Electroluminescence thin film

Technical Field

The application relates to the field of heating films, in particular to an electric heating film.

Background

In cold winter, heating equipment is essential for areas without indoor heating. The existing heating equipment generally generates heat after being electrified through various heating wires, most of the existing heating equipment is a high polymer heating film which can be widely applied to household equipment such as an electric blanket and the like, but the existing high polymer heating film usually works below 150 ℃ and is difficult to work for a long time above 150 ℃, otherwise, the high polymer heating film can be damaged, and a fire disaster can be caused in serious cases.

SUMMERY OF THE UTILITY MODEL

Therefore, it is necessary to provide an electroluminescent thin film for solving the problems that the conventional polymer heating film usually works below 150 ℃ and is difficult to work above 150 ℃ for a long time, otherwise, the polymer heating film is damaged, and a fire is caused in serious cases.

The utility model provides an electrogenerated heating film, includes stratum basale and generates heat the layer, generate heat the layer set up in the stratum basale for generate heat when the circular telegram, the stratum basale is the polyimide film.

In one embodiment, the base layer comprises a first base layer and a second base layer, the first base layer and the second base layer are fixed with each other, and the heat generating layer is arranged between the first base layer and the second base layer.

In one embodiment, the heating layer includes a plurality of heating units, the plurality of heating units are electrically connected to each other, the plurality of heating units are arranged at intervals, a preset gap is formed between every two adjacent heating units, and the first substrate layer and the second substrate layer are fixedly connected at the gap between every two adjacent heating units.

In one embodiment, the infrared heating lamp further comprises a far infrared film which emits far infrared light when heated; the far infrared film is arranged between the heating layer and the basal layer.

In one embodiment, the far infrared film is a carbon nanotube far infrared film.

In one embodiment, the plurality of heating units of the heating layer are arranged on the far infrared film at preset intervals.

In one embodiment, the spacing of the plurality of heat generating units on the far infrared film is determined according to the heat generating power of the heat generating layer.

In one embodiment, the heat generating layer is at least partially embedded within at least one of the first and second substrate layers.

In one embodiment, the heat generating layer comprises a soft copper wire mesh and a metal hot melt adhesive film, and the soft copper wire mesh is arranged in the metal hot melt adhesive film.

In one embodiment, the soft copper wire mesh is embedded into the metal hot melt adhesive film by hot press lamination.

According to the electroluminescent film, the base layer is made of the polyimide film, so that the electroluminescent film can work at the temperature of more than 150 ℃, and can adapt to high-temperature application scenes.

Drawings

Fig. 1 is a schematic structural diagram of an electroluminescent thin film according to an embodiment of the present application;

fig. 2 is a schematic structural diagram of an electroluminescent thin film according to another embodiment of the present application.

Detailed Description

To facilitate an understanding of the present application, the present application will now be described more fully with reference to the accompanying drawings.
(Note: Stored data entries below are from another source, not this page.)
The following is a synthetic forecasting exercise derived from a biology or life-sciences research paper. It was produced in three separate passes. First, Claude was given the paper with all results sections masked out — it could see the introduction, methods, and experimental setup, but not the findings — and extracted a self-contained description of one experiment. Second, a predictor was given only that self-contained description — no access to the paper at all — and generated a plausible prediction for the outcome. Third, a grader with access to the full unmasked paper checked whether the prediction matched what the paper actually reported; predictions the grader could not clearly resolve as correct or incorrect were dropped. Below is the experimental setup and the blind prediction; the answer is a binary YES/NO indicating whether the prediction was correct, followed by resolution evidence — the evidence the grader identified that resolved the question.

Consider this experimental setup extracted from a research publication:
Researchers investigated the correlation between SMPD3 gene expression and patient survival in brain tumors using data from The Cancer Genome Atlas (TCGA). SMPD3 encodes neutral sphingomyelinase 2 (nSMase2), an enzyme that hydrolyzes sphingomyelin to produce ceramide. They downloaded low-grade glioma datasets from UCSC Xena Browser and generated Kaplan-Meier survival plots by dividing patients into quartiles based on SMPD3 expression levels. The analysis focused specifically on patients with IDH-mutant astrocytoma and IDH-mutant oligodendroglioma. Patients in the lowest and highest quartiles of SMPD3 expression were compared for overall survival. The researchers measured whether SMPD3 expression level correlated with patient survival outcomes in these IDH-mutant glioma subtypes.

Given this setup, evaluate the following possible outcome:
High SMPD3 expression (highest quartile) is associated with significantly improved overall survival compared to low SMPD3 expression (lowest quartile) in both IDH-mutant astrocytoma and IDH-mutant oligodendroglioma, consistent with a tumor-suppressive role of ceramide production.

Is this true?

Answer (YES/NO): YES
Preferred embodiments of the present application are given in the accompanying drawings. This application may, however, be embodied in many different forms and should not be construed as limited to the embodiments set forth herein. Rather, these embodiments are provided so that this disclosure will be thorough and complete.

It will be understood that when an element is referred to as being "secured to" another element, it can be directly on the other element or intervening elements may also be present. When an element is referred to as being "connected" to another element, it can be directly connected to the other element or intervening elements may also be present. The terms "vertical," "horizontal," "left," "right," and the like as used herein are for illustrative purposes only and do not represent the only embodiments.
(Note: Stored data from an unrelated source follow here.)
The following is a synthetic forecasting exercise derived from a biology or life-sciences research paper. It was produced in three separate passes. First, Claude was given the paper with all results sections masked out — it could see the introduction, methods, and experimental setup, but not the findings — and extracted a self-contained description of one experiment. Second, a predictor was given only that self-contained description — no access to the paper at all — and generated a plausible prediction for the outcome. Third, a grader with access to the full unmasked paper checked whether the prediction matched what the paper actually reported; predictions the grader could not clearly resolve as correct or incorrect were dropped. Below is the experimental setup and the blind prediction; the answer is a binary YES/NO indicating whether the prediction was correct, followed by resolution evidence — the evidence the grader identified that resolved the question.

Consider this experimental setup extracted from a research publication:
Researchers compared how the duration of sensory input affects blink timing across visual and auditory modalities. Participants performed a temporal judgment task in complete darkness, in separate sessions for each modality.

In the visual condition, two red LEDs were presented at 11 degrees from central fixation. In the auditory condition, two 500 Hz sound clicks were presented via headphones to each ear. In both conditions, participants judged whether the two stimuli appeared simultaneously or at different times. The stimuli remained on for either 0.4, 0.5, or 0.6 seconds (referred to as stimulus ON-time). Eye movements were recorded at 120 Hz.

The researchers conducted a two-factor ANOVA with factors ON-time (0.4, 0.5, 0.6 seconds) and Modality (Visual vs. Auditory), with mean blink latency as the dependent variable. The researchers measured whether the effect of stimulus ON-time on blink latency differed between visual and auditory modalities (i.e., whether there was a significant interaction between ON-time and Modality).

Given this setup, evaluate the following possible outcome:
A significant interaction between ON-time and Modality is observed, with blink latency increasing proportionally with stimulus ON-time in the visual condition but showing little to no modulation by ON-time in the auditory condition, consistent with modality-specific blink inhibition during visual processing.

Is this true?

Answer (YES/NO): NO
Unless defined otherwise, all technical and scientific terms used herein have the same meaning as commonly understood by one of ordinary skill in the art to which this application belongs. The terminology used herein in the description of the present application is for the purpose of describing particular embodiments only and is not intended to be limiting of the application. As used herein, the term "and/or" includes any and all combinations of one or more of the associated listed items.
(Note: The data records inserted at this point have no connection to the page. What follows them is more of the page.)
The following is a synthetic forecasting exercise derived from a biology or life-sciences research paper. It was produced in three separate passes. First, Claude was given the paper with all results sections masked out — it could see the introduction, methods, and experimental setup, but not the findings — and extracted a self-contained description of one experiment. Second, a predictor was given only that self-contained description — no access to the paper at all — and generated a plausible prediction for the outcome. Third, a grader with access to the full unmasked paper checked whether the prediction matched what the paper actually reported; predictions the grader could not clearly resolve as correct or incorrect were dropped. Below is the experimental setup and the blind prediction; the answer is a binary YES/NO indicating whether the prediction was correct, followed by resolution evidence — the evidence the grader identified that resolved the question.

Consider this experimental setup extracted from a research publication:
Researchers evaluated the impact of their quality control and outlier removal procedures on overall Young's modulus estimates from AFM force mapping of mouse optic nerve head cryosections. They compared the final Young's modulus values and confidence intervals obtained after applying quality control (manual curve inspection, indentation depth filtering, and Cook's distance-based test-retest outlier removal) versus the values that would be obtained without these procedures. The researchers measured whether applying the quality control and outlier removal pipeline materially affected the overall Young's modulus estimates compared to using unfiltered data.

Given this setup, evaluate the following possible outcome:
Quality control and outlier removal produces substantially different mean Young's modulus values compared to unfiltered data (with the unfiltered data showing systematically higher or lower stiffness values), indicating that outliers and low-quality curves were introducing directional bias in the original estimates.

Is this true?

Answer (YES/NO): NO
Referring to fig. 1, which schematically illustrates a structural diagram of an electroluminescent film 10 according to an embodiment of the present application, the electroluminescent film 10 includes a substrate layer 110 and a heat generating layer 120, the heat generating layer 120 is disposed in the substrate layer 110 and is used for generating heat when a power is turned on, and the substrate layer 110 is a polyimide film.

The polyimide film has outstanding high temperature resistance, radiation resistance, chemical corrosion resistance and electrical insulation performance, can be used in air at 250-280 ℃ for a long time, is used as the substrate layer 110, and can improve the working temperature of the electroluminescent thin film 10, so that the electroluminescent thin film 10 can stably work for a long time at the temperature of more than 150 ℃.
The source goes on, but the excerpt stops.